There have been no shortage of headlines since my last column and apart from the usual – Hard vs. Soft Brexit?, others such as -“Red Meat Campaign to restore balance in media” and “Farming to be Zero Carbon by 2045” are adding to the pressures bearing down on farming as we go through 2019.
However, as I look forward to the day when the B – word no longer features in this column, there’s one more headline which should be worrying farmers with hay and silage making in full swing and grain harvesting just around the corner.
In my view this headline is more serious than any other …
“13 people died as a result of Fatal Injuries on Scotland’s Farms and Crofts in 2018/2019.”
That’s 5 more people who died on farms than in 2017/2018 and sadly, a staggering 62% increase year on year.
The organisers of Farm Safety Week gave me these facts last week and went on to explain about agriculture’s appalling accident record. The terrible statistics are that farmers and farmworkers are 18 times more likely to die as a result of work related injuries than workers in all other UK industries put together.
NFU Scotland Chief Executive – Scott Walker put it another way “Fatal injuries in agriculture account for nearly quarter of all industrial workplace fatalities”
The worry that I have, is not only those tragic losses of life, but all the “near misses” that happen every day on farms.
Some of those accidents will have resulted in life-changing injuries and certainly a lot will have led to a great deal of time lost in recovery, not to mention trauma.
So, despite all the warnings and awareness campaigns over the years, things are steadily getting worse instead of better and behind every statistic there’s a heart-breaking personal story.
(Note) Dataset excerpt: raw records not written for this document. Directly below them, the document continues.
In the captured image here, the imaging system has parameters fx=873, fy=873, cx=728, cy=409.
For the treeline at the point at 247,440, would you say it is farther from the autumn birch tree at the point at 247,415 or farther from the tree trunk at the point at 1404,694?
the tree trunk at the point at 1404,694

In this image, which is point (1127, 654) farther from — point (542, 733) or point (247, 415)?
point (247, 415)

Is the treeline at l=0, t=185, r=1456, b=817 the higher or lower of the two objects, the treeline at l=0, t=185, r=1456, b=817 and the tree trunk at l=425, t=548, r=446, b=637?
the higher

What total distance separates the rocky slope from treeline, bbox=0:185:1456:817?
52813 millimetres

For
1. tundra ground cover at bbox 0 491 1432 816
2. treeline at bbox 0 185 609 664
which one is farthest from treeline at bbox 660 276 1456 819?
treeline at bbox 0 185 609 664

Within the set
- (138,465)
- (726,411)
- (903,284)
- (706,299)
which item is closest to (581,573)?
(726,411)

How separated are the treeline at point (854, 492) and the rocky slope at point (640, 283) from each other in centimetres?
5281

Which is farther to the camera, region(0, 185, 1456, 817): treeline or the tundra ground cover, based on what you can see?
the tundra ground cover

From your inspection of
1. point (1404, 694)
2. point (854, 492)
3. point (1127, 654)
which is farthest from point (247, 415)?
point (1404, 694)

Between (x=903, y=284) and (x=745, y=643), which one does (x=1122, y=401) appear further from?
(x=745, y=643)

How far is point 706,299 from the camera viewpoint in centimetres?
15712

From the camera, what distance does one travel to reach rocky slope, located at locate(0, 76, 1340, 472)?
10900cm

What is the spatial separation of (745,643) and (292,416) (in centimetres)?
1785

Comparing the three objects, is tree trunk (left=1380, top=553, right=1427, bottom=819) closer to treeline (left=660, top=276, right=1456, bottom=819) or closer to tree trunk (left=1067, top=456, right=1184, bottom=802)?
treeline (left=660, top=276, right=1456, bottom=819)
During my time in farming, I have lost no less than 3 friends to on-farm accidents and watched their grieving families torn-apart by family members who are no longer with them.
To say I still get upset about John, Richard and Bob who were all friends killed in a combine accident, a pick-up truck accident and falling through a roof, is an understatement. All of these incidents happened in flash and of course, they should have been avoidable …but then why did they happen?
In every case there were two common factors … Tired farmers, cutting corners and rushing to get the job done, but that’s no consolation to their families who are left with just memories.
I have written many times before about cheap food policies which are not unique to Scotland or the UK, but commonplace around the world.
In order to supply cheap raw materials to the food and drink sector farmers and growers operate with minimal labour, working long hours, often alone and sometimes in remote locations.
Now, any Health and Safety Inspector will tell you that these are all raw ingredients for disaster. They lead to temptations to cut corners with the simplest of tasks and getting away with a close shave once or twice may be called lucky. However, next time could be the one where luck runs dry and that was the case 39 times across the UK last year.
Simple things like a machine with a slightly dodgy guard, or animals that usually behave themselves despite a bent handling gate, are just a couple of examples of the recipes for tragedy and I’m sure that all those working on the land will know colleagues who have suffered as a result of incidents like these.
With the show season in full swing I’m sure everyone who works on our farms and crofts want to be talking to our colleagues and not about them.
But for now, I’ll leave the last word to Scott Walker …
“Safety must be number one priority – We fully appreciate the challenges facing those in the industry to get the job done when struggling to make a living, but there is nothing more important than your own life”.